Eduardo Nuñez wants to be a star
“I want to show what I can do,” Eduardo Nunez has said in the past whenever the topic of replacing Jeter has come up. “It’s different between what you think, and what you show.
“I don’t work to be utility all my life, or to be an average player. No. I work to be the best in my position. When they give me my position one day, I’m going to be ready.”
The Yankees have been grooming Eduardo Nuñez since he was in the minors where he put up respectable numbers in his two full seasons, averaging seven home runs, 53 RBIs, 21 stolen bases, a .306 batting average and a .345 on base percentage.
He played 112 games in the majors in 2011 with 309 at-bats and a .265 batting average.
After splitting time in the minors in 2012, Nuñez was back with the Yankees for much of last season, though he was injured himself.
This spring he will report to camp next week when position players begin working out Feb. 20.
The Yankees have their fingers crossed because Nuñez is also a Godsend to the pocketbook, which the once extravagant New Yorkers are trying to control.
Eduardo Nuñez will earn just over $500,000 this season – a steal compared to the multi-million-dollar salaries of many stars – and, although he is arbitration-eligible next year, he is under contract until 2018.
The Yankees have also had so much confidence in Nuñez that they considered him untouchable in off-season trade negotiations, according to baseball sources.
Scouting reports say Nuñez has a strong throwing arm that compliments his ability to hit for average, hit for power, and good baserunning ability.
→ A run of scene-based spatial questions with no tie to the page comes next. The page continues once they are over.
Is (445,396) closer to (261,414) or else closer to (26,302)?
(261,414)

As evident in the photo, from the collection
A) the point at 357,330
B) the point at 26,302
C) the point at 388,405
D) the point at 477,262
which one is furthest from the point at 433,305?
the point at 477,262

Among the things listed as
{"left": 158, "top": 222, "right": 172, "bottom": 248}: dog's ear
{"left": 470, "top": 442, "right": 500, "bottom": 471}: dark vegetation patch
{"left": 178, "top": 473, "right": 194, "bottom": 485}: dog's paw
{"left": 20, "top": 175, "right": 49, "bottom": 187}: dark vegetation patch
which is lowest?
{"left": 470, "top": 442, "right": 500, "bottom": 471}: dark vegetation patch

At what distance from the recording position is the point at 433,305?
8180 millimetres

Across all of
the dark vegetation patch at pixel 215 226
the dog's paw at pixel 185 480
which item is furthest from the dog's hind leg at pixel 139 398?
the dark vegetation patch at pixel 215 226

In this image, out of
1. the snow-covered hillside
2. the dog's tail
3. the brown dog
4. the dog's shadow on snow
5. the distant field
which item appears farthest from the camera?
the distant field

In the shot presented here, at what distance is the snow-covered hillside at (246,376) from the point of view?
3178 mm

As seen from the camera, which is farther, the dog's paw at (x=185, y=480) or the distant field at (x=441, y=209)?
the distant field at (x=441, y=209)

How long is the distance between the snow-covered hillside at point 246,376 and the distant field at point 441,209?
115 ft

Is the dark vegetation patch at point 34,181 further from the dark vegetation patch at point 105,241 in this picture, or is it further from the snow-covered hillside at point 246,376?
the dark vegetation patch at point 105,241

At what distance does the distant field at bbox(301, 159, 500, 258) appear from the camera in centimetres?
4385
The knock on him has been his defense and that he tends to swing at too many pitches outside of the strike zone.
But unless the Yankees trade for an experienced shortstop, Eduardo Nuñez is likely to have the path to Jeter’s job to himself. The team’s only other option going into spring training is 31-year-old Brendan Ryan who played shortstop for St. Louis and Seattle but has a career batting average of just .237.
It will be an important spring training for Nuñez because by some accounts in his final season Jeter could also be refashioned as a third baseman, the way Cal Ripken was, especially in light of regular third baseman Alex Rodriguez’s year-long suspension.
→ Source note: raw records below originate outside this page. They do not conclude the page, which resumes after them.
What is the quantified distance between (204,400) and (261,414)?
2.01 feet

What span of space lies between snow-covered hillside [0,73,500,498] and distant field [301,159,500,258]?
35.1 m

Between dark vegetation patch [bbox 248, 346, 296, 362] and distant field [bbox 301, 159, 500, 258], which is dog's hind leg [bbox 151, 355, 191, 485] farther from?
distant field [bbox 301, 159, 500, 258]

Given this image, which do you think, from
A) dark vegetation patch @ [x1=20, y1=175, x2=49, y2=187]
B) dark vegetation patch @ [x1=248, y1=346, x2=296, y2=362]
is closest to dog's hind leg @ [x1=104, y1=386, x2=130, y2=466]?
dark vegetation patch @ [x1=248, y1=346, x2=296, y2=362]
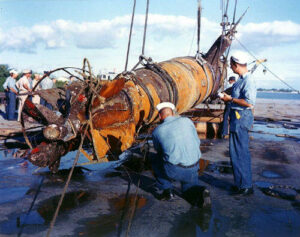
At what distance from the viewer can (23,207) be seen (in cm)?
359

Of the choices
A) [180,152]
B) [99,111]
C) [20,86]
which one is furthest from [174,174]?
[20,86]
That would open up the way for Nuñez to begin taking over shortstop this season with Jeter’s support along side him.
The biggest question hanging over Eduardo Nuñez has been his defense. He made 20 errors between his time at shortstop and third base his rookie season, and he has a career .940 fielding percentage, which is not good.
But he has had the assistance of fellow countryman Robinson Cano who believed enough in Nuñez that he personally hired a coach to help him after his rookie year.
Then Cano took him under his wing in the winter of 2012 when they trained together in the Dominican Republic.
Even though Cano is no longer with the Yankees – he signed with the Seattle Mariners in the off-season, this may have been his best parting gift to his former team.
In the Dominican Republic, he forced Eduardo Nuñez to be on the track every weekday at 7:30 a.m., where they ran for over an hour. From 10 a.m. to 2 p.m., they did baseball drills. After lunch, they hit the weight room for a two to two-and-a-half hours workout.
“I didn’t think big league guys worked like that,” Nuñez told a reporter in the Dominican Republic. “I thought it’s easy once they are there. But they work three times as much as in the minor leagues. Now I know why they’re so good.”
Cano didn’t allow Nuñez to slack off.
“I’d say, ‘I’m tired man. Let’s relax today,’” Eduardo Nuñez recalled. “And he’d say no. ‘Come on. Let’s go.’ He’s very serious when he works.”
In the playoff game in which Jeter broke his leg, it was Nuñez who came in to replace him and later in the series he homered off Detroit Tigers ace Justin Verlander.
It made him the first Yankees’ shortstop other than Jeter to hit a home run in a postseason game since Jim Mason in Game 3 of the 1976 World Series against the Cincinnati Reds.
Yankee manager Joe Girardi says he’s never been surprised.
“Nuñez has played well for us,” says Girardi.
“For this team to be successful I think he has to play well. I think he’s a big part of it.”